2.インターネットバンキングの利用率を向上させる
電子納税が普及しない理由のひとつに、インターネットバンキングの利用率が低いことが関連していると思われます。
また、政府の目標として、中小企業におけるクラウド利用率を4割に引き上げることが掲げられています。そうであれば、インターネットバンキングの利用率を高める施策も必要といえるでしょう。
そこで提案するのは、法人が新規で申し込んだインターネットバンキング契約について、その利用料負担を一定期間で低廉(または無償)にする施策です。こうした誘導策は国ももっと本腰を入れてほしいものです。
インターネットバンキングの利用料は、中小企業が利用しない理由としてよく見られるものです。(参照:新経済連盟、第1回納税環境整備に関する専門家会合(2020年10月7日)資料)
しかし、その理由が本当に「コスト」だけであるかは、首をかしげる点もあります。
いずれにせよ、とにかくインターネットバンキングを使ってもらわなければ、経理の「紙・ATM(窓口)」は今後もずっと続きます。
こうした施策は、効果の怪しい見かけ倒しの支援制度を作るよりも、よほどバックオフィスの生産性向上に寄与すると考えますが、どうでしょうか。
3.会計事務所の取り組み
上記の1、2のような取り組みが期待できない場合は、けっきょくのところ地道な取り組みにならざるをえません。
まず考えられるのは、「e-Taxソフト(WEB版)とPCdeskの操作について、わかりやすい解説を、税理士、職員、経理向けに提供する」ことです。
例えば、解説を動画で提供することや、e-Taxにおける電子納税をバーチャルで体験できる模擬テストページを作ることも考えられます。
現行の「e-Taxソフト(WEB版)」や「PCdesk」は、そのログインにIDと暗証番号が必要なため、これを知らされていない会計事務所の職員と会社の経理担当は、「会社でも電子納税できる」という実体験を有していません。
電子納税を会社でも積極的に利用してもらうよう、誘導する方法を考える必要があるでしょう。
次に、「代理取得した利用者識別番号は、本来会社のものであることを周知徹底する」ことも必要です。
前回の記事で、電子申告の普及のため会社の利用者識別番号(eLTAXのIDを含む)を会計事務所に代理取得させることを容認した結果、会社の電子申告・電子納税化を遅らせる副作用をともなったことを説明しました。
代理取得したIDは、会計事務所の内部だけで利用され、会社には共有されていない状態も多いと考えられます。
なかには、顧問契約の解除後であっても、利用者識別番号を会社に通知していないケースもあるようです。このケースは、各税理士会の綱紀規則にあると思われる「帳簿等返還義務」に違反する恐れもあるのではないでしょうか。

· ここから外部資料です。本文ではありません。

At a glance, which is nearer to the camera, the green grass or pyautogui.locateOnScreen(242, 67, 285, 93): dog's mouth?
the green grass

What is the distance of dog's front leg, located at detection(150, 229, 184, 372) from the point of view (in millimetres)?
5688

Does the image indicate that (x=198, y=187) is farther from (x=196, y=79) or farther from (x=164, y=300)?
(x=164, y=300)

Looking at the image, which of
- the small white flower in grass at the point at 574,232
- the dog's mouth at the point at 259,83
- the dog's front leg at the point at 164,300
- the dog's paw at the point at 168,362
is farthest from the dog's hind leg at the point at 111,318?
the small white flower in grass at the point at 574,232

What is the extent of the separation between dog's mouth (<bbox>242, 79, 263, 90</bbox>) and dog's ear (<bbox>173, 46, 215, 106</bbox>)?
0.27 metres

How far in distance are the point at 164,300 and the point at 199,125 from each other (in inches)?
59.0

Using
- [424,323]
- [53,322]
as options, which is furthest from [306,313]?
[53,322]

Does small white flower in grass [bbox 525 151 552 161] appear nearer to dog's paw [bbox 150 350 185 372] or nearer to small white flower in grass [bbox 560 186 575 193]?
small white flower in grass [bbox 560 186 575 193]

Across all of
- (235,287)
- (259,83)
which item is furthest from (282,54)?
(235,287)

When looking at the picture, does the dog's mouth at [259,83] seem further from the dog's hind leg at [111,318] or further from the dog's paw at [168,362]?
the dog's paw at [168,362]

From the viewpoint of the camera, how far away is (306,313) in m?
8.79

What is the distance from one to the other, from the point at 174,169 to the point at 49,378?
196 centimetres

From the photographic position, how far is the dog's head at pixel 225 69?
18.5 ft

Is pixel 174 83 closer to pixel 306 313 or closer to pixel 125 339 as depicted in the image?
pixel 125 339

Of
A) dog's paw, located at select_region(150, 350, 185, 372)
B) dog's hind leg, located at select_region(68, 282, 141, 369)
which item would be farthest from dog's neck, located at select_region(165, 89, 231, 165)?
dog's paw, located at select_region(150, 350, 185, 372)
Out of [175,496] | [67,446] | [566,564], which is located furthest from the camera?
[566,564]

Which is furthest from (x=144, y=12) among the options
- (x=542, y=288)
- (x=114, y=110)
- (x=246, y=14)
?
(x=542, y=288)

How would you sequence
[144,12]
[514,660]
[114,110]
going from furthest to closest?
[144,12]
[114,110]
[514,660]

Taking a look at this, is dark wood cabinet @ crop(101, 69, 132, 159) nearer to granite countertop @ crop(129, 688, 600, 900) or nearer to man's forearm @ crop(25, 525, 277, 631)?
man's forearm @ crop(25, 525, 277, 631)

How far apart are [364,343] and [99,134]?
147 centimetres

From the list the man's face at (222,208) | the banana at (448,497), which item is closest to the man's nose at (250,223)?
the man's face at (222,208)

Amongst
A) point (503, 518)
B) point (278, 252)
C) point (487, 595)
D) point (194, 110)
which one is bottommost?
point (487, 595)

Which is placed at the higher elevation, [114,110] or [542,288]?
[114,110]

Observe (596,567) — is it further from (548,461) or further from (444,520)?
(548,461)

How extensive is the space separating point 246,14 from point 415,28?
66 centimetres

「代理取得した利用者識別番号は、本来会社のものである」ことの周知徹底は、遠回りですが、電子納税の普及のためにも重要なステップと考えます。
まとめ
電子納税の利用率を向上させるにはどうしたらいいのか? 電子納税について考え続けている一人の税理士の視点から、改善案を提供しました。
筆者は微力な立場にすぎませんが、この記事が誰かの目に触れて、ブレーンストーミングの役に立てば幸いです。
とくに、会計事務所が電子申告のIDを独占管理していることが電子納税のボトルネックとなっている可能性については、これまでほとんど指摘されたことがないと思われますので、当ブログの独自分析として再度強調しておきます。
ここで挙げた改善案には、このほかにも「電子納税の操作マニュアルを国税庁ホームページのわかりやすい場所に掲示する」「電子納税専用のサポートダイヤルを追加する」などがあります。
もっと過激な案としては、「紙の納付書の手数料徴収を容認する」などもありますが、話が尽きないので、このあたりでやめておきます。